8                        For the reasons discussed above, we affirm the appealed order. 

            By the Court.—Order affirmed.

            This opinion will not be published.  See Wis. Stat. Rule 809.23(1)(b)4.

 

 


 



[1]  This appeal is decided by one judge pursuant to Wis. Stat. § 752.31(2)(c) (2001-02).  All references to the Wisconsin Statutes are to the 2001-02 version unless otherwise noted.

[2]  In Tomaras’s statement of the case and facts, she occasionally refers to herself as “he.”  The record indicates that the defendant-appellant is a female.

[3]  The record contains a letter from an assistant attorney general noting that he had received a copy of “certain pleadings” in this case.  The letter notes that the attorney general had decided not to appear in the circuit court proceedings, but “may seek to appear if the issue of the constitutionality of a statute or ordinance is raised on appeal.”  The letter concludes with a request that “the parties inform our office if the matter is appealed and the appeal raises the issue of constitutionality.”  We have been unable to locate anything in the record or in our correspondence file showing that Tomaras notified the attorney general that she is attacking the constitutionality of Wis. Stat. § 343.305 in this appeal.  Nonetheless, because the issue has been conclusively decided by a published opinion of this court, we dispose of this appeal on its merits.

[4]  In her letter to us, Tomaras cites as her reason for not filing a reply brief the issuance of our decision in State v. Riedel, 2003 WI App 18, No. 02-1772-CR.  However, Riedel had little or nothing to do with the issue in this case.  We decided in Riedel that police did not need to obtain a search warrant in order to analyze blood which they had legitimately seized from a person arrested for operating a motor vehicle while under the influence of an intoxicant.  Id. at ¶16.

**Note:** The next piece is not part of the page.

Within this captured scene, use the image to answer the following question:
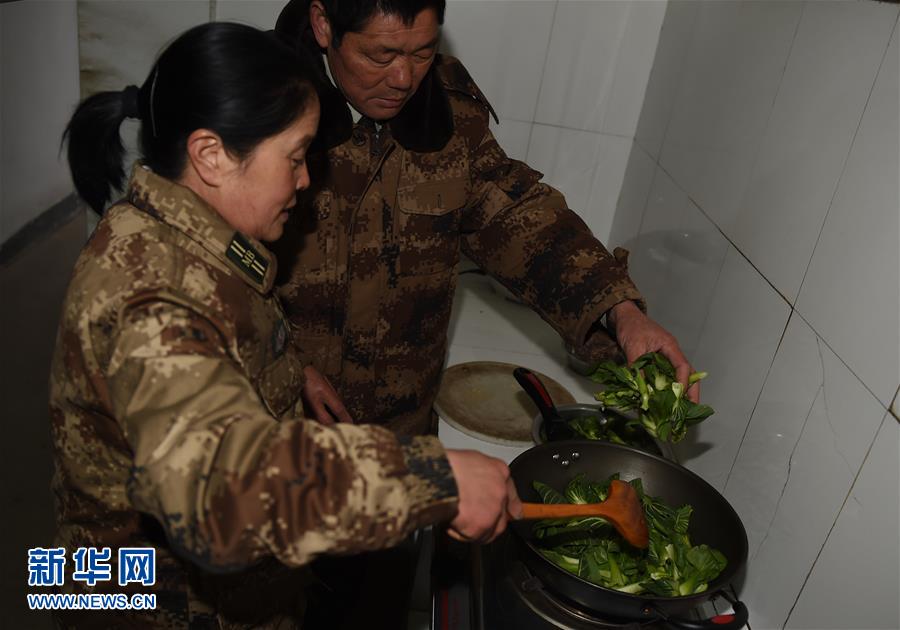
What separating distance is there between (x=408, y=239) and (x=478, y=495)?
2.65 ft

[5]  As is his frequent custom, counsel for Tomaras requested us to defer the deadline for filing an opening brief.  Counsel asserted in his motion that he wished to defer filing a brief until after this court’s publication committee had decided whether to publish our opinion in Village of Little Chute v. Walitalo, 2002 WI App 211, 256 Wis. 2d 1032, 650 N.W.2d 891, review denied, 2002 WI 121, 257 Wis. 2d 120, 653 N.W.2d 892 (Wis. Sep. 26, 2002) (No. 01-3060).  He further asserted that the “issue decided in Walitalo is related to [the] issue presented by the present appeal,” and that counsel “desires … to address the impact of that opinion in the arguments presented in the initial brief in this appeal, and cite to it in the context of its role as precedent.”  We agreed to the request.  Having thus obtained a delay in the briefing and disposition of this appeal, however, Tomaras’s opening brief makes no mention whatsoever of the Walitalo opinion. 

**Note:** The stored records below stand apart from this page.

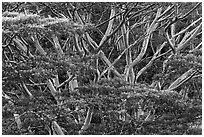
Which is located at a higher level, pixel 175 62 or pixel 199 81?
pixel 175 62

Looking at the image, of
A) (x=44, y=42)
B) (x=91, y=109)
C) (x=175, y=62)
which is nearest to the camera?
(x=175, y=62)

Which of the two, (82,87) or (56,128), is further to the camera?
(56,128)

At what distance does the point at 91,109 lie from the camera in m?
6.21

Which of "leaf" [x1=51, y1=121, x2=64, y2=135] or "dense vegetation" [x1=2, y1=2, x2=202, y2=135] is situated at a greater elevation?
"dense vegetation" [x1=2, y1=2, x2=202, y2=135]

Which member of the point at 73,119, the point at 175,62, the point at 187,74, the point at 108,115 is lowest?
the point at 73,119

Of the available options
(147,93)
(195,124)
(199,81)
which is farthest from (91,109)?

We caution counsel that we do not look kindly upon such tactics for delaying the disposition of an appeal, and we will view his deferral requests more skeptically in the future.  Either the Walitalo opinion has little bearing on the issues and arguments in this appeal, and counsel’s request to delay briefing was thus ill-founded; or the opinion represents an adverse precedent of which counsel was obviously aware, and which he was ethically bound to bring to our attention when briefing this appeal, distinguishing its holding if he could.  See SCR 20:3.2 (“A lawyer shall make reasonable efforts to expedite litigation consistent with the interests of the client.”); SCR 20:3.3(a) (“A lawyer shall not knowingly: … (3) fail to disclose to the tribunal legal authority in the controlling jurisdiction known to the lawyer to be directly adverse to the position of the client and not disclosed by opposing counsel ….”).